Photos by Russ Powell
In Chiponde Village, in the brushy savannah of western Malawi, 38-year-old Nashoni Zimba is celebrating the success of a local Heifer project in his own small way. The father of five is delighted by the improvements that reforestation efforts and improved cook stoves brought since Heifer started the Kasungu Sustainable Agriculture and Natural Resource Management Project here last year.
Zimba spent roughly a week crafting two miniature versions of his village out of mud.He said he hoped the model would show that someone who cares for trees and forests is better off than someone who doesn't take care of natural resources.
The first version of the village, the "before" model, includes a barren stand of stumps to depict deforestation resulting from the constant need for firewood. Without enough trees to serve as wind breaks, the grass roof on the miniature house in this version is blowing away. An open fire is stacked tall with kindling, and a truck hauls away more wood to produce charcoal.

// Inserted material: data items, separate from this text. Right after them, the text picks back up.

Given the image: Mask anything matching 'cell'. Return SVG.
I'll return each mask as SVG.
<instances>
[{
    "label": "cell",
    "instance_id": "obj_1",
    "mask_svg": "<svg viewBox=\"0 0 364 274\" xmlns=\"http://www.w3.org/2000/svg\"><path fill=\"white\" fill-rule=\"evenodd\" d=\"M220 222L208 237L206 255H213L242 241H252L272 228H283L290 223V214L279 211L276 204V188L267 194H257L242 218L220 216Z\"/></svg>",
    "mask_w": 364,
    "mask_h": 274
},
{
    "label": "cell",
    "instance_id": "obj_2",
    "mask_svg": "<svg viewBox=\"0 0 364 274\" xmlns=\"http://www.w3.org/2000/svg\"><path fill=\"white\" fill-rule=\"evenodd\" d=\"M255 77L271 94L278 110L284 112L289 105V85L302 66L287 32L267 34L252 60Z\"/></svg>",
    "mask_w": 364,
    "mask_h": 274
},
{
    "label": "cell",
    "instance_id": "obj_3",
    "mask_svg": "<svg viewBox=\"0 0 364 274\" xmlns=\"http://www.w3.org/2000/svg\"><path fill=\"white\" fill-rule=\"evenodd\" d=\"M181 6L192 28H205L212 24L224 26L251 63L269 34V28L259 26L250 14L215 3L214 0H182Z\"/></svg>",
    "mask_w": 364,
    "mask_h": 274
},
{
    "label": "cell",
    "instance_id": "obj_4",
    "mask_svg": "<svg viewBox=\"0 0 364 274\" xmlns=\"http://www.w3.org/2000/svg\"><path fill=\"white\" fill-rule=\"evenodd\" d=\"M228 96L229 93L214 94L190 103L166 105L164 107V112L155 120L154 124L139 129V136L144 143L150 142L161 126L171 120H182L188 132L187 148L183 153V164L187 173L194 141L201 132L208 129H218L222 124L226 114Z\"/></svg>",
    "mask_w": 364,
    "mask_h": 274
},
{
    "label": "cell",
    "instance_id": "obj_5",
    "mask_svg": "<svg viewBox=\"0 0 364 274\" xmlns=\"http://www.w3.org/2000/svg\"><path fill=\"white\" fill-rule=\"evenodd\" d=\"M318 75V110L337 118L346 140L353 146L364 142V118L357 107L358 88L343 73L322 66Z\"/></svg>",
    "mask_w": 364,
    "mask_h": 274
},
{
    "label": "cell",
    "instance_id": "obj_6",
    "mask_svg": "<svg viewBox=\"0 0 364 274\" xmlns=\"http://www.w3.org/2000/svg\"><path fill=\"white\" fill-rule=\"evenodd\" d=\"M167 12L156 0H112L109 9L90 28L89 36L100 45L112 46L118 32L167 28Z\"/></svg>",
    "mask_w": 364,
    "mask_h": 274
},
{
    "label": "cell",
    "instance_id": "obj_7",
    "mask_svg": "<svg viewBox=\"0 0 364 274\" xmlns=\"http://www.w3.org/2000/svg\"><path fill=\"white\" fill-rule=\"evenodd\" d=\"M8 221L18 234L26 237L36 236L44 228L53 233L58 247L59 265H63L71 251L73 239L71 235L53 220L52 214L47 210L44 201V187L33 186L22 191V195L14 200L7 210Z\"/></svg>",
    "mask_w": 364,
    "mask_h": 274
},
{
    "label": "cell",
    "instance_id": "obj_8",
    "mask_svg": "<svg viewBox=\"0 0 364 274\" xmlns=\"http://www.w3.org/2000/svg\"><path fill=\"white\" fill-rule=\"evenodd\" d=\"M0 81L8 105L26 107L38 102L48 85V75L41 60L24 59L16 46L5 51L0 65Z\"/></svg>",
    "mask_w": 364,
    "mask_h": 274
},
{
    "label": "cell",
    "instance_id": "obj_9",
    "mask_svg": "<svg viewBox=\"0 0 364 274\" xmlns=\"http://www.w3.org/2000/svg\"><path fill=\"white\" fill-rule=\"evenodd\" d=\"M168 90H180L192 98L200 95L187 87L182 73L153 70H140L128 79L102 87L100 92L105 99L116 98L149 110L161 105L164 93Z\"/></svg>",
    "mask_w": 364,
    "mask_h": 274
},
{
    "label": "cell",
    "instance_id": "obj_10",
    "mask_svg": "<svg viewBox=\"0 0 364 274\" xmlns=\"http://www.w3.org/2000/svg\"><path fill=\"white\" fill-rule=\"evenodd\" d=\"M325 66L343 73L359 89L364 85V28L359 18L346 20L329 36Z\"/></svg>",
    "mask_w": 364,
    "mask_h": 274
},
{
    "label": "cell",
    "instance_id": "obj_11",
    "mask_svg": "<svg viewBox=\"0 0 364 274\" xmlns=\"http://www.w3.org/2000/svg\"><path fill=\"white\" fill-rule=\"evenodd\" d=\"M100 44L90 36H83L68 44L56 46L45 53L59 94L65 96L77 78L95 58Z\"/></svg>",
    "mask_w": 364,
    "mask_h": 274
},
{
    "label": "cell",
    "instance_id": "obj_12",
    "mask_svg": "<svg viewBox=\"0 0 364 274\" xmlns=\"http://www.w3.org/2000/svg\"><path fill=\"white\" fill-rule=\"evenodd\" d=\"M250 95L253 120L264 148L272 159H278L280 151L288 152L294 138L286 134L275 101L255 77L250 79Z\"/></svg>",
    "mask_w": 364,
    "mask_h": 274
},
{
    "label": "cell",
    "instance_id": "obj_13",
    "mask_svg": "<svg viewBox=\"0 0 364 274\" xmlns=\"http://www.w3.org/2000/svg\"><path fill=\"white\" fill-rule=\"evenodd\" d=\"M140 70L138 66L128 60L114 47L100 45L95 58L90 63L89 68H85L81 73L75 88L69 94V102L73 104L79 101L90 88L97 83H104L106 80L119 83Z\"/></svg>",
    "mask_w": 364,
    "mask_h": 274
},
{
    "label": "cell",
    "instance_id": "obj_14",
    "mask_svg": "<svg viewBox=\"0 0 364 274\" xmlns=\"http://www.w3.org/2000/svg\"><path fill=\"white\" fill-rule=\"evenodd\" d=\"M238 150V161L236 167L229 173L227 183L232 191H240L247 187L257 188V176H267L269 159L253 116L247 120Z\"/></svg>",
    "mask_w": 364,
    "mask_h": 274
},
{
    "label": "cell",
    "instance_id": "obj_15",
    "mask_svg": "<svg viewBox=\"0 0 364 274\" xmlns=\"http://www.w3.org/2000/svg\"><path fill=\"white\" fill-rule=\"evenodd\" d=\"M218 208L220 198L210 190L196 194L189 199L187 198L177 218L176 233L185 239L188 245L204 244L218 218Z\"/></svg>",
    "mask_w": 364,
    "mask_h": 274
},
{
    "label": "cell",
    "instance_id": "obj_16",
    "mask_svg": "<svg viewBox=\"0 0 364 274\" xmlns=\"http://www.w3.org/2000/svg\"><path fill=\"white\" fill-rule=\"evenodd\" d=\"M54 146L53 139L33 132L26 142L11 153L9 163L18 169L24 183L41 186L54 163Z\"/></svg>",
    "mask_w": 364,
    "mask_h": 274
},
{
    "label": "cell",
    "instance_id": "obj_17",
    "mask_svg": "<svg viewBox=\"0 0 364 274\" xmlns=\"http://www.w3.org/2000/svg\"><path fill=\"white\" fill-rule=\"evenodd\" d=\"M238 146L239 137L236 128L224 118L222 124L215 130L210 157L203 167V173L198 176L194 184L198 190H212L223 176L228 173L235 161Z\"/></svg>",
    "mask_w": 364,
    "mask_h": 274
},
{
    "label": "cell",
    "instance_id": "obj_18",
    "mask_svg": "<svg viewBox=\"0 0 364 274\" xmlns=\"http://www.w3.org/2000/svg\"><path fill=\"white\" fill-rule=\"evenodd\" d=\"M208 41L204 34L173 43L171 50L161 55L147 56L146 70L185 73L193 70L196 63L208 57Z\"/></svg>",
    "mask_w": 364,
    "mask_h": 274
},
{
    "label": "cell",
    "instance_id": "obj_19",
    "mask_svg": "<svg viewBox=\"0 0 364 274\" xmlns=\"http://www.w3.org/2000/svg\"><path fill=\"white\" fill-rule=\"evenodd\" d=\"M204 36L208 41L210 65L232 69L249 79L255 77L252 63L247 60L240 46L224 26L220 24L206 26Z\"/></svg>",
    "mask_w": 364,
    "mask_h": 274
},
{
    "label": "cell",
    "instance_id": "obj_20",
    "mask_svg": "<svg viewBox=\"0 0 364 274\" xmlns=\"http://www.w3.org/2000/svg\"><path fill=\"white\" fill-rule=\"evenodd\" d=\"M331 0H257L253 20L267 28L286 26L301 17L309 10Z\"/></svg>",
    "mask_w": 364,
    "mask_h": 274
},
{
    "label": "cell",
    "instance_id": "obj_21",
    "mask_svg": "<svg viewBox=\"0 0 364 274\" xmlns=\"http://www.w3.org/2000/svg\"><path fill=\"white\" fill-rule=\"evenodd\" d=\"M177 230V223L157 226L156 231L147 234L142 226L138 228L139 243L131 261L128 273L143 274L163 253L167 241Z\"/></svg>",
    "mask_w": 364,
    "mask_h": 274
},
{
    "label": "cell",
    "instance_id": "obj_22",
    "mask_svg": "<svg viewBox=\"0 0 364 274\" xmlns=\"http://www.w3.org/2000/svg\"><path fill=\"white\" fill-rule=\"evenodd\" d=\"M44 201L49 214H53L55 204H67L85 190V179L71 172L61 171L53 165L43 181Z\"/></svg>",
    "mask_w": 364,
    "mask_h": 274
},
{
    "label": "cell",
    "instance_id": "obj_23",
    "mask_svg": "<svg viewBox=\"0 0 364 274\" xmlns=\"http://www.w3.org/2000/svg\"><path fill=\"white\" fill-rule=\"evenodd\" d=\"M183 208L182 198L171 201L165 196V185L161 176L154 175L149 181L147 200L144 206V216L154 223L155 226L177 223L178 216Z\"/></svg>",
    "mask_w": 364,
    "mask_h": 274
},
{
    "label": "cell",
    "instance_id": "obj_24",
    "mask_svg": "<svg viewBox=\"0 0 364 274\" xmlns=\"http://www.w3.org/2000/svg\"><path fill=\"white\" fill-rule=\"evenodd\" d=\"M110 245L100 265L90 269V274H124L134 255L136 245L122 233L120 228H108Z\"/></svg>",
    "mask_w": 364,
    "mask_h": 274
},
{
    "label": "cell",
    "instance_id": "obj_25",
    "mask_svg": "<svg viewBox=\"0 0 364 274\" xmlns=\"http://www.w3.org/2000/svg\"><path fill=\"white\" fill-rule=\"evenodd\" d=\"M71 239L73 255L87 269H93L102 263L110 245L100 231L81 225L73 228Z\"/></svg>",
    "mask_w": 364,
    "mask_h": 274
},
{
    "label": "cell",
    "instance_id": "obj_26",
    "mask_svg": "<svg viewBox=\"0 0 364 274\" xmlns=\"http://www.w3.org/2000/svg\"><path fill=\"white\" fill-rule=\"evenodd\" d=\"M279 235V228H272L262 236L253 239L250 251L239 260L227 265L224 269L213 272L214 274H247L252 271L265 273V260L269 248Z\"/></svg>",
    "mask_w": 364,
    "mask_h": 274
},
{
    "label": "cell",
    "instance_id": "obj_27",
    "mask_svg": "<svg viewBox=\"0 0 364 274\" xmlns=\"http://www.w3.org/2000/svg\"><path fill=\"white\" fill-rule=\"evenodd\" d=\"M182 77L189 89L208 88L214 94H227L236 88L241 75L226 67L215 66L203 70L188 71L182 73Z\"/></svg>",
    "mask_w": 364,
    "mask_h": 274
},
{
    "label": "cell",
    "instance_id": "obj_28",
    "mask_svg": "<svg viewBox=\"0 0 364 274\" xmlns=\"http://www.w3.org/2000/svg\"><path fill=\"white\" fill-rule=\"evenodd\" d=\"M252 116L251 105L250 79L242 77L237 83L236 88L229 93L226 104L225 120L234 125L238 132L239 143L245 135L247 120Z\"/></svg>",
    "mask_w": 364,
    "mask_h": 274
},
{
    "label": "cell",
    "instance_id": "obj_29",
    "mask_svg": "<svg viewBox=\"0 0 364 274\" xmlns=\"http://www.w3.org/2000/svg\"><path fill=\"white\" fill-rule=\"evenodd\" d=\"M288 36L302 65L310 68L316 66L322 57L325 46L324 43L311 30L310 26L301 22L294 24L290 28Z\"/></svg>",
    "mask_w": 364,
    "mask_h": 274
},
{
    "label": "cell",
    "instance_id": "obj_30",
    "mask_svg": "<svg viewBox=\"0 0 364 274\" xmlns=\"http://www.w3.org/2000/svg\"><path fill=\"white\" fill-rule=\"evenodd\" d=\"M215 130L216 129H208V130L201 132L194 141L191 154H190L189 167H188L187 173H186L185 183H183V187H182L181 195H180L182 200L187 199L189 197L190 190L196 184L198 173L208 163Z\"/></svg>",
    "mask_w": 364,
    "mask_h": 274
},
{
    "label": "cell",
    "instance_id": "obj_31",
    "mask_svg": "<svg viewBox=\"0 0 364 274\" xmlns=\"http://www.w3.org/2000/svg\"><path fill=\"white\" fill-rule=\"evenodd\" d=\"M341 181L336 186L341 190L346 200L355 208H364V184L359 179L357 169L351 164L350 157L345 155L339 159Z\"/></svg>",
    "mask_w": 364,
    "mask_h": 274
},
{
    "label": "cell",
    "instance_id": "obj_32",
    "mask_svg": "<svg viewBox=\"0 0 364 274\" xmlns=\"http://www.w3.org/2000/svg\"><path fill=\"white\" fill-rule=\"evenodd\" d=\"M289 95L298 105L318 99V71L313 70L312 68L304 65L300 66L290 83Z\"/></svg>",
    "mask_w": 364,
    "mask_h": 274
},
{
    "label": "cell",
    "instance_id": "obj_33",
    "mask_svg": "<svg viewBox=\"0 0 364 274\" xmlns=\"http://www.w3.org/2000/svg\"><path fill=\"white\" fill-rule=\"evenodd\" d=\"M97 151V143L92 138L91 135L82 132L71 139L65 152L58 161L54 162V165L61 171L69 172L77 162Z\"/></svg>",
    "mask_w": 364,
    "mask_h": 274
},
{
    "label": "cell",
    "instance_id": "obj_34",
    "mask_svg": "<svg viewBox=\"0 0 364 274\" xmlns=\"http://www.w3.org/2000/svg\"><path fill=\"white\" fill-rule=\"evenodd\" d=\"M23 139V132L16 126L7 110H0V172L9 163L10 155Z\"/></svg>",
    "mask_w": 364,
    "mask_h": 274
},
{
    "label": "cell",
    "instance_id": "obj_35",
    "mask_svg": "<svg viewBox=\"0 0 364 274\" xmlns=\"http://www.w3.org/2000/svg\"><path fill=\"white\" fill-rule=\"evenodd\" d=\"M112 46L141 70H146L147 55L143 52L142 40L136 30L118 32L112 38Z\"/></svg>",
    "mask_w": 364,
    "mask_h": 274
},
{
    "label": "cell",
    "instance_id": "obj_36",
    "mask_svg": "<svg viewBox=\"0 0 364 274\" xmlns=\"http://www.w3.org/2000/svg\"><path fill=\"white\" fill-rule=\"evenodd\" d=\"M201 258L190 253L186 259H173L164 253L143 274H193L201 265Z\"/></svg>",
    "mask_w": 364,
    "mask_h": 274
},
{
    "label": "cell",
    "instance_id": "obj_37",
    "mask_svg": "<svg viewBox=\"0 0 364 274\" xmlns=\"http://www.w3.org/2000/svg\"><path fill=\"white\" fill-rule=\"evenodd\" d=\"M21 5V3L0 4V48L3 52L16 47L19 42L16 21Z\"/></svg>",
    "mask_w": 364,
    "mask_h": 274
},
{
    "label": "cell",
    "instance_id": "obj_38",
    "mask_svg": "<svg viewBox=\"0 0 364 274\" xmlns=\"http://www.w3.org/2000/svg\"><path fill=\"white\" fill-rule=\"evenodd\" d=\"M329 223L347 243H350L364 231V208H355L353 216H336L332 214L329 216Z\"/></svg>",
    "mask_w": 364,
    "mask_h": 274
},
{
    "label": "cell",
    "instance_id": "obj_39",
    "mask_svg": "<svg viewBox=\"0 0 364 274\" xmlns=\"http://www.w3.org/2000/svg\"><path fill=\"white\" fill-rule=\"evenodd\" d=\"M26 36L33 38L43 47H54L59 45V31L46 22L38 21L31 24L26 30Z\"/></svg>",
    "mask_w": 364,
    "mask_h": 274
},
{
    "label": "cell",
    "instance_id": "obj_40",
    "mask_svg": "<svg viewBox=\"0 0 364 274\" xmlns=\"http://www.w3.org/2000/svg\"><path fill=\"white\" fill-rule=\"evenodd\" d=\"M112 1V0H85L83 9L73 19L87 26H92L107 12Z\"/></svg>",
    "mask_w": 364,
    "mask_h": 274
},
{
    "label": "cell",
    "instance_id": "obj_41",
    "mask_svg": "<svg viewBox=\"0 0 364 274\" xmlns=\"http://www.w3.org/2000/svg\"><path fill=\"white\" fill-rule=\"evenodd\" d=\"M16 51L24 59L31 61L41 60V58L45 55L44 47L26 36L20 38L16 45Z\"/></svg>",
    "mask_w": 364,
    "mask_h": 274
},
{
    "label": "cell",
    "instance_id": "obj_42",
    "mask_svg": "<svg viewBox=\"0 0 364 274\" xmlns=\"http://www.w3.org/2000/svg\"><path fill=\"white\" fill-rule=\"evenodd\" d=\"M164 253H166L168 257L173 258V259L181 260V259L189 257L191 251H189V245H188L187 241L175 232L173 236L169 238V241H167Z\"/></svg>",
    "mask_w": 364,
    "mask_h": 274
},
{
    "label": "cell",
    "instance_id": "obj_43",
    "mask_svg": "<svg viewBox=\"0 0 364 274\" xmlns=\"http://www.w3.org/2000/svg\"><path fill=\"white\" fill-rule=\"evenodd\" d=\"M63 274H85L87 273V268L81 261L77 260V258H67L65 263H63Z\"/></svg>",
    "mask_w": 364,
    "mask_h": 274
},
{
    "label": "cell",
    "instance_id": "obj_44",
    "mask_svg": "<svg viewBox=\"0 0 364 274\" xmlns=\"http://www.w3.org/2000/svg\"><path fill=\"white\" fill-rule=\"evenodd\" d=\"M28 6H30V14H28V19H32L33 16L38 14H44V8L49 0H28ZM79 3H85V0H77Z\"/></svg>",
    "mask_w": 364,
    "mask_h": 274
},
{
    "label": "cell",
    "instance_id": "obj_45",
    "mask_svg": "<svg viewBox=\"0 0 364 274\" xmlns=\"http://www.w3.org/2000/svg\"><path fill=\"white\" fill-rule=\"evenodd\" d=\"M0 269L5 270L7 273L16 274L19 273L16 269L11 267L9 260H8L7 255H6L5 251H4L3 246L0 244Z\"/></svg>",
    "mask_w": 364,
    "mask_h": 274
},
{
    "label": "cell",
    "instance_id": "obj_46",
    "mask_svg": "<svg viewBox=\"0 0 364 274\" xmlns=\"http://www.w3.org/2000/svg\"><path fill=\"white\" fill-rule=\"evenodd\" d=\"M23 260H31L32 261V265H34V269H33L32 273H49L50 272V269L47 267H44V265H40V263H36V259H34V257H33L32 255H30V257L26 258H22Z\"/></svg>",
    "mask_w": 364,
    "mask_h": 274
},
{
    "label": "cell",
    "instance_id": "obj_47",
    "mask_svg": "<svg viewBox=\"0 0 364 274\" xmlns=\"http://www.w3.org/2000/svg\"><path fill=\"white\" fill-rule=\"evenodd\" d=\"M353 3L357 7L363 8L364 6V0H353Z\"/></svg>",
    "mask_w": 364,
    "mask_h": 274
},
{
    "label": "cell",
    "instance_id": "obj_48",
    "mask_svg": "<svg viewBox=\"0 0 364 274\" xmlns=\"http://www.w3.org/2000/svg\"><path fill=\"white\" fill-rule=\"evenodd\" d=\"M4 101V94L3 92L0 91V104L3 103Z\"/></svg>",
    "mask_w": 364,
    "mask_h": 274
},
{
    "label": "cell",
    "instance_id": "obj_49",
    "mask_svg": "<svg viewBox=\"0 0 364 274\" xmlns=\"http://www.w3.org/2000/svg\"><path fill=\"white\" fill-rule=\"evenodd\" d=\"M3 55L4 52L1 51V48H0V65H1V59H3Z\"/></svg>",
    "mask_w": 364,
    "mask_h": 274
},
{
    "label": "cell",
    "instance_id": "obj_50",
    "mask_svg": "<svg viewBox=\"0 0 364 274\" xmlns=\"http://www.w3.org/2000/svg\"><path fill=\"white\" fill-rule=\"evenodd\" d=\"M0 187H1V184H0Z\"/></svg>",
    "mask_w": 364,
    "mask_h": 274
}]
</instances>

The "after" model features improved stoves, both the fixed version made of bricks and the portable clay stove. Both use only about a third as much fuel. A larger house features a metal roof, and a raised corral keeps goats from roaming free. Animals drink water beneath a healthy stand of trees.
Although the project is only a year old, participants say the benefits are already easy to see. Women report the amount of time they spend hunting firewood is significantly cut thanks to their new, more efficient stoves, which not only use less fuel but also cook more quickly. Many of the participants who received meat goats already have kids to pass on and plans to sell future offspring. These sales will produce much-needed income in a tobacco-growing region where farmers are finding the market for their crops is quickly drying up.